I put together a query to look for base64-encoded strings on Command Lines where powershell has been executed. So I whipped up the following query:

SecurityEvent
| where TimeGenerated between (ago(1d) .. now())
| where EventID in ("4688","4104")
| where CommandLine contains "powershell" or CommandLine contains "pwsh"
| extend args = split(CommandLine, " ")
| mv-apply l=args to typeof(string) on ( where args matches regex @'^(?:[A-Za-z0-9+\/]{4})*(?:[A-Za-z0-9+\/]{2}==|[A-Za-z0-9+\/]{3}=|[A-Za-z0-9+\/]{4})$' )

 It executes, so syntactically it works, but it is extremely inefficient.

I'm looking for EventIDs 4688 and 4104 in the Security Log, where we have powreshell or pwsh executed. I then use the split() function to parse up the CommandLine column into an array with each distinct element. We then check those elements (exhaustively) using an mv-apply against some regex for finding Base64 strings. 

 

Is there a better way to do this? Although this executes, Will my logic even work?

 

Thanks!

5 Replies

@JKatzmandu Have you looked at the "Process executed from binary hidden in Base64 encoded file" rule template to see how that does it?

@Gary Bushey 

 

It's pretty weak:

| where CommandLine contains "TVqQAAMAAAAEAAA"

 

@JKatzmandu 

 

Trying to create a rule based detection of Powershell attacks is between hard and impossible. On the one hand based64 is used in valid code and on the other hand evasion is pretty easy. Why should the code be on the command line int the first place. Want the really dire picture? Daniel Bohannon presenatation on PowerShell obfuscation (video, slides) is impresive. 

 

I think that Defender for End Points (a.k.a. Defender ATP), is the right choice for detecting and protecting from such threats. 

@Ofer_Shezaf We came up with a "hedge" which is pretty good for finding base64 on the command line.

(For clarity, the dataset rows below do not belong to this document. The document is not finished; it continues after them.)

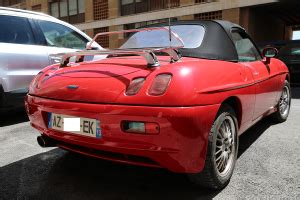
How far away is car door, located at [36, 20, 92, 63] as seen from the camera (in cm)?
528

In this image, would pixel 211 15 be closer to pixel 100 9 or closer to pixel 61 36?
pixel 100 9

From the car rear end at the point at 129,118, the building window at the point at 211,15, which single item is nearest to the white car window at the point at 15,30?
the car rear end at the point at 129,118

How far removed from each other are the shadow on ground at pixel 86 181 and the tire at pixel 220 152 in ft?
0.42

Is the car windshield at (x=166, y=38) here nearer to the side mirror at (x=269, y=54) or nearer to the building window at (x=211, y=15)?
the side mirror at (x=269, y=54)

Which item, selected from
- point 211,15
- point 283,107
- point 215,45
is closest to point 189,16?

It's not exhaustive, but essentially looks for longer command lines with a decent length of a base64 string, and it also has to be a valid string (one that can be decoded by the base64_decode() function.) 

 

In practice this worked and did find some "shady" items. We actually found items that were double-encoded.

 

SecurityEvent
| where TimeGenerated between (ago(7d) .. now())
| where EventID in ("4688")
| where ParentProcessName contains @'\cmd.exe' or NewProcessName contains "powershell" or NewProcessName contains "pwsh"
| where string_size(CommandLine) >= 24        // get rid of CommandLine that is too short.
| extend Evil_Base64 = extract(@'\s+([A-Za-z0-9+/]{20}\S+$)',1,CommandLine )
| where Evil_Base64 != ""
| extend decoded_command = base64_decode_tostring(Evil_Base64)
| where decoded_command != ""
| project TimeGenerated, SubjectAccount, Account, Computer, CommandLine, ParentProcessName, NewProcessName, Evil_Base64, decoded_command

 

@JKatzmandu : Great to learn. Thanks!